In response to different requests for public information, the Ministry of the Interior (Segob), in charge of Adán Augusto López, confirmed that the committee that will have to analyze the cases has not been installed – nor is there a date to do so – and although guidelines were issued for the benefit, there are no rules of operation because these must be approved by said committee.
“From its design it was already totally feasible to conclude that it was going to have absolutely no practical use for people to get out. In this sense, we are not surprised that it is not working, that people are not being released, what does cause us a lot of regret is that the president’s announcement in the morning and the issuance of the agreement itself generated many expectations among the victims of fabrication of culprits, among the victims of torture, “lamented Víctor del Pozo, lawyer in the Defense Area of the Mexican Commission for the Defense and Promotion of Human Rights (CMDPDH).

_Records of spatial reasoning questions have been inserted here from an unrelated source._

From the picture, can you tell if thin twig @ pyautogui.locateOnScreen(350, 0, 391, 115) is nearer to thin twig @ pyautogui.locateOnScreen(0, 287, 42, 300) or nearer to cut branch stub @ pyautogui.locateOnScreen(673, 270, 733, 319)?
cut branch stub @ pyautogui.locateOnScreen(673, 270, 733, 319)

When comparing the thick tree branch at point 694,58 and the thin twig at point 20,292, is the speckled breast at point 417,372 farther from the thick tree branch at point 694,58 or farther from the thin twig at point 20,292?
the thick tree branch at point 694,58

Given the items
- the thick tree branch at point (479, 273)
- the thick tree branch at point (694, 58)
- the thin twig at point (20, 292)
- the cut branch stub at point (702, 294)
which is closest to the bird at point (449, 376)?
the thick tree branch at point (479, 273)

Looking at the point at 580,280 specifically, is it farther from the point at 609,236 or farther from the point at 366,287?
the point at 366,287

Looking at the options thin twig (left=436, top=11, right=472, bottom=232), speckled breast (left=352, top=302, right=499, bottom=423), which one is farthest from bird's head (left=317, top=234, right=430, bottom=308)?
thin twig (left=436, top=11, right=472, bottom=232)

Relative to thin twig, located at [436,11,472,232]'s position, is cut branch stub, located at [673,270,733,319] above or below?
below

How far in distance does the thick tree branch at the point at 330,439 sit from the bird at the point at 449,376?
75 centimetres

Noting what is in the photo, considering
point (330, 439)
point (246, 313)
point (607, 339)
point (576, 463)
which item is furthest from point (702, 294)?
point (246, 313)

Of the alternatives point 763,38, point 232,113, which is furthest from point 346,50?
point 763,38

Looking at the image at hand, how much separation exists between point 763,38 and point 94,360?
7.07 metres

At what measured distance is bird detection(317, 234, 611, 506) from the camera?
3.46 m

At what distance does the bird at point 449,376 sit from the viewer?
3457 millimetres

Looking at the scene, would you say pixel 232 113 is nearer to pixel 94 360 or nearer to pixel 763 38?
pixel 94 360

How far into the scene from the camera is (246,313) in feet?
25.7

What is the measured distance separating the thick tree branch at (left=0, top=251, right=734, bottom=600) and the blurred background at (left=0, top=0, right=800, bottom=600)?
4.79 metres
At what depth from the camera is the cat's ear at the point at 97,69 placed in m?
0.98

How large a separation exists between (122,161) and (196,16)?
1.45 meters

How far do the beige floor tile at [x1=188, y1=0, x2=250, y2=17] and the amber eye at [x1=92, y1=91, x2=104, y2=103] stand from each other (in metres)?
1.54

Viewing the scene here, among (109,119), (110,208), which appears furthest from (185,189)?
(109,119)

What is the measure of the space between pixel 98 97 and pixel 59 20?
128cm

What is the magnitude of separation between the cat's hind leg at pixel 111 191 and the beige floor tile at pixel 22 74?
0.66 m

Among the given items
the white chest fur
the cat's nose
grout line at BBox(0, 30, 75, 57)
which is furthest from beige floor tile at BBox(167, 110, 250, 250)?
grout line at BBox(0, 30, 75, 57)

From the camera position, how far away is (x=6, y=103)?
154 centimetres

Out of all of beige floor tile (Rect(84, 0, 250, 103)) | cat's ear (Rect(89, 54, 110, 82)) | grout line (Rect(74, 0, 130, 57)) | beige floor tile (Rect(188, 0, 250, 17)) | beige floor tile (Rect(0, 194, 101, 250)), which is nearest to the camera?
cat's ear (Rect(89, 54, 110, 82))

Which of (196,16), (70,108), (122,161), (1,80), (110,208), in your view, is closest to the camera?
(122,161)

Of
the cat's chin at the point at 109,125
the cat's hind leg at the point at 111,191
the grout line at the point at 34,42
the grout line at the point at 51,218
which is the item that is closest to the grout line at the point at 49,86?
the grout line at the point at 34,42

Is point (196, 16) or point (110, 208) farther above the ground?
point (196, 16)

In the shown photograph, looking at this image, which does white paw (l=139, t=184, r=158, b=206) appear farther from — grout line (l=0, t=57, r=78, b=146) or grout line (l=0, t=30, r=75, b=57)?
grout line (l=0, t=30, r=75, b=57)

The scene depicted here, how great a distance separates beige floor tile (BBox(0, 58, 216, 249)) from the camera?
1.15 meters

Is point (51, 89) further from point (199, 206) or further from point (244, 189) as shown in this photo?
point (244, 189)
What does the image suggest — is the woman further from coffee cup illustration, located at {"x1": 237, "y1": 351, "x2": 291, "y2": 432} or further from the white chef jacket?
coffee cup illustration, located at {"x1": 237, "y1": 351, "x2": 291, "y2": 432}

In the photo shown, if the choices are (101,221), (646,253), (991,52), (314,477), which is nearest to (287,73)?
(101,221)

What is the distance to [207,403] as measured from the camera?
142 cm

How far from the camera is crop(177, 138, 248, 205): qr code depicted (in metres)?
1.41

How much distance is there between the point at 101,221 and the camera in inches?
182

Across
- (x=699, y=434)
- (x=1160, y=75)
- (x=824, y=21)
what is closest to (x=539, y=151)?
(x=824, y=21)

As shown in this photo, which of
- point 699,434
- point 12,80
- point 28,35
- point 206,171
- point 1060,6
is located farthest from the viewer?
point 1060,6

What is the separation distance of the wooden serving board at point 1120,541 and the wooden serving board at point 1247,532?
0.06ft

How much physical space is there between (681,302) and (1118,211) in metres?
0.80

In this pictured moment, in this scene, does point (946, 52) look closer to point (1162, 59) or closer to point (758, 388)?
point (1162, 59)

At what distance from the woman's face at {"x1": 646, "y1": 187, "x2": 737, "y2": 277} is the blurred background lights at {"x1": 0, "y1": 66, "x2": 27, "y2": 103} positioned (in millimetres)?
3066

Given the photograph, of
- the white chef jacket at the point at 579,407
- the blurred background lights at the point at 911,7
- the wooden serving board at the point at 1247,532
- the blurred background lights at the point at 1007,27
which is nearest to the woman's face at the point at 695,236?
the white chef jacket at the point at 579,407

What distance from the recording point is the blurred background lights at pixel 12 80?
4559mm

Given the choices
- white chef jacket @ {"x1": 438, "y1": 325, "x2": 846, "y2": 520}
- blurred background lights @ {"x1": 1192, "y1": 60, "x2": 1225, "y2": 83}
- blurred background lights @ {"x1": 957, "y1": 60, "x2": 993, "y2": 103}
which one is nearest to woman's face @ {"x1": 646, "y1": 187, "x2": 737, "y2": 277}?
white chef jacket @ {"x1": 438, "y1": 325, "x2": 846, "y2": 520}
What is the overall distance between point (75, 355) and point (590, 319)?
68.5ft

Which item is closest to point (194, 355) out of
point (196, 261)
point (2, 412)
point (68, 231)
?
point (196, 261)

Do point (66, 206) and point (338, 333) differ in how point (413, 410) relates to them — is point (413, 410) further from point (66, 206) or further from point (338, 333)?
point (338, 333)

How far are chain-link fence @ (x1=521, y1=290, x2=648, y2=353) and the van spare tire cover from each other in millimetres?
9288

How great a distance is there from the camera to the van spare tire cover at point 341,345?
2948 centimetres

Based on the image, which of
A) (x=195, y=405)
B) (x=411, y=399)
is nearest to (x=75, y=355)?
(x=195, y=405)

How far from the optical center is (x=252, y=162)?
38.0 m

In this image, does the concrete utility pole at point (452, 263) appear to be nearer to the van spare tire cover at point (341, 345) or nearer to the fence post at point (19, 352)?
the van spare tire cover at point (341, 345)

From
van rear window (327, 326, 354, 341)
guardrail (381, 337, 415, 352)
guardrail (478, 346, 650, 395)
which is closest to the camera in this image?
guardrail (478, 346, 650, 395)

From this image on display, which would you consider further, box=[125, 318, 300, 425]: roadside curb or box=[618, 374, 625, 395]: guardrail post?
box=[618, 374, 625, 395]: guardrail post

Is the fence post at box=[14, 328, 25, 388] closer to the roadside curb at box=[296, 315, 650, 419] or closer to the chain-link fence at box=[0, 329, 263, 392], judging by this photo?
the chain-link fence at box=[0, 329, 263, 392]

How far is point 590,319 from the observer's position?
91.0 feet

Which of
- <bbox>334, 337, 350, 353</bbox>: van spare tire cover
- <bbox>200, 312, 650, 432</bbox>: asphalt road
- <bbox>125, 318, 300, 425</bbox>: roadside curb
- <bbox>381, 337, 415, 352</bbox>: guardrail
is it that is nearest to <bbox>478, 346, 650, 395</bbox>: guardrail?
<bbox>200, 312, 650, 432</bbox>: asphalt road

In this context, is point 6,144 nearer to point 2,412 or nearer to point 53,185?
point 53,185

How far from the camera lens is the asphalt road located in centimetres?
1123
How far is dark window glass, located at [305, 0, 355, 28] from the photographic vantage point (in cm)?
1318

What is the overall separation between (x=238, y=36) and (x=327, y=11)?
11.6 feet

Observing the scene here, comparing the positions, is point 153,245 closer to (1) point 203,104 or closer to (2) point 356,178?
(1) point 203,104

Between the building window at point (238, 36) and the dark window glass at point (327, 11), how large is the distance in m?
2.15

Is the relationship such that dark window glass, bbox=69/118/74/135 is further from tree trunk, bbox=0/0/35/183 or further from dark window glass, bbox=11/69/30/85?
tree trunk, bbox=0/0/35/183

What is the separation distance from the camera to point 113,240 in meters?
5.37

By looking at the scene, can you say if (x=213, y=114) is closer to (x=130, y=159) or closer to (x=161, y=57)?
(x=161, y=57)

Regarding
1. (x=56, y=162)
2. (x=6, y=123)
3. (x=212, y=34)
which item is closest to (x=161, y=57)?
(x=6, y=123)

Political Animal he sought the Segob to know the reasons why the committee has not been installed, but until the closing of the edition there was no response.
No results
On July 29, 2021, during his morning conference, the president informed that he would soon sign a decree – which was ultimately an agreement – so that people deprived of liberty who had more than 10 years in prison without sentence, adults over 75 years old, adults over 65 years old with a chronic illness and tortured people were released.
That morning, he even said: “Justice, as established by legal systems, must be swift, expeditious. How is a person going to be detained for more than 10 years without a sentence.”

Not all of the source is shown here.